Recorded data
::::
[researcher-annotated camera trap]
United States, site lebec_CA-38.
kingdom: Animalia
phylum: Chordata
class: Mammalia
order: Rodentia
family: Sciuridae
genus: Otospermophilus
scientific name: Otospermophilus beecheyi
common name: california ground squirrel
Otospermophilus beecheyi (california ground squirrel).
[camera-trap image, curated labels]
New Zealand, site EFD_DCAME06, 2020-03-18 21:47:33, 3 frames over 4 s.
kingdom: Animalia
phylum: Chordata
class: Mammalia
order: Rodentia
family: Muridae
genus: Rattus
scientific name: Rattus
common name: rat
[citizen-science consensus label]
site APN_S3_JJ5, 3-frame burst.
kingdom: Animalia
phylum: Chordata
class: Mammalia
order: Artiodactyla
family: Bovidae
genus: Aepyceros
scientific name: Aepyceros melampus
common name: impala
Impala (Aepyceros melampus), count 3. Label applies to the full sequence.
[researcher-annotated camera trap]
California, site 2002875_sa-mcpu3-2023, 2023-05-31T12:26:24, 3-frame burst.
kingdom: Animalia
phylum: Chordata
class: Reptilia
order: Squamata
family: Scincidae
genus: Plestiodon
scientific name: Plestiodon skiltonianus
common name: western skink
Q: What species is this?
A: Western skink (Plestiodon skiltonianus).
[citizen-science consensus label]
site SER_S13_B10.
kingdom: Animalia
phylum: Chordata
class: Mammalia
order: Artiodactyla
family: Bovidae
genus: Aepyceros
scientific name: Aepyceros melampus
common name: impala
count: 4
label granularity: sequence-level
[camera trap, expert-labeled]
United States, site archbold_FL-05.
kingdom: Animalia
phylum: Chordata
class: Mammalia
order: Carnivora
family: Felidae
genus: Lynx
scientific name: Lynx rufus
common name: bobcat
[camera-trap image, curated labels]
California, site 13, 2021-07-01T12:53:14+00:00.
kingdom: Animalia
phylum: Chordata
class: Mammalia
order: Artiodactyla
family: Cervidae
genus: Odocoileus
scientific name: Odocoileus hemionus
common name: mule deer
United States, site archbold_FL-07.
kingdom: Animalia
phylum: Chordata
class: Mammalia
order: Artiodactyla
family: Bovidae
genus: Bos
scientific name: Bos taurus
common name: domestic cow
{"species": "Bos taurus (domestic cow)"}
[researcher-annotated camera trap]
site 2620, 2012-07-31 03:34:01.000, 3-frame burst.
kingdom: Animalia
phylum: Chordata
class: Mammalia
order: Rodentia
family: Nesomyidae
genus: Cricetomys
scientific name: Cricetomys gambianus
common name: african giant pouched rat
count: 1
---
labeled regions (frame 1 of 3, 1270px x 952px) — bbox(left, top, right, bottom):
::::
• [YOUR TASK] The data above needs to be given again exactly, with no line left out.

• [EXPECTED OUTPUT]
[researcher-annotated camera trap]
United States, site lebec_CA-38.
kingdom: Animalia
phylum: Chordata
class: Mammalia
order: Rodentia
family: Sciuridae
genus: Otospermophilus
scientific name: Otospermophilus beecheyi
common name: california ground squirrel
Otospermophilus beecheyi (california ground squirrel).
[camera-trap image, curated labels]
New Zealand, site EFD_DCAME06, 2020-03-18 21:47:33, 3 frames over 4 s.
kingdom: Animalia
phylum: Chordata
class: Mammalia
order: Rodentia
family: Muridae
genus: Rattus
scientific name: Rattus
common name: rat
[citizen-science consensus label]
site APN_S3_JJ5, 3-frame burst.
kingdom: Animalia
phylum: Chordata
class: Mammalia
order: Artiodactyla
family: Bovidae
genus: Aepyceros
scientific name: Aepyceros melampus
common name: impala
Impala (Aepyceros melampus), count 3. Label applies to the full sequence.
[researcher-annotated camera trap]
California, site 2002875_sa-mcpu3-2023, 2023-05-31T12:26:24, 3-frame burst.
kingdom: Animalia
phylum: Chordata
class: Reptilia
order: Squamata
family: Scincidae
genus: Plestiodon
scientific name: Plestiodon skiltonianus
common name: western skink
Q: What species is this?
A: Western skink (Plestiodon skiltonianus).
[citizen-science consensus label]
site SER_S13_B10.
kingdom: Animalia
phylum: Chordata
class: Mammalia
order: Artiodactyla
family: Bovidae
genus: Aepyceros
scientific name: Aepyceros melampus
common name: impala
count: 4
label granularity: sequence-level
[camera trap, expert-labeled]
United States, site archbold_FL-05.
kingdom: Animalia
phylum: Chordata
class: Mammalia
order: Carnivora
family: Felidae
genus: Lynx
scientific name: Lynx rufus
common name: bobcat
[camera-trap image, curated labels]
California, site 13, 2021-07-01T12:53:14+00:00.
kingdom: Animalia
phylum: Chordata
class: Mammalia
order: Artiodactyla
family: Cervidae
genus: Odocoileus
scientific name: Odocoileus hemionus
common name: mule deer
United States, site archbold_FL-07.
kingdom: Animalia
phylum: Chordata
class: Mammalia
order: Artiodactyla
family: Bovidae
genus: Bos
scientific name: Bos taurus
common name: domestic cow
{"species": "Bos taurus (domestic cow)"}
[researcher-annotated camera trap]
site 2620, 2012-07-31 03:34:01.000, 3-frame burst.
kingdom: Animalia
phylum: Chordata
class: Mammalia
order: Rodentia
family: Nesomyidae
genus: Cricetomys
scientific name: Cricetomys gambianus
common name: african giant pouched rat
count: 1
---
labeled regions (frame 1 of 3, 1270px x 952px) — bbox(left, top, right, bottom):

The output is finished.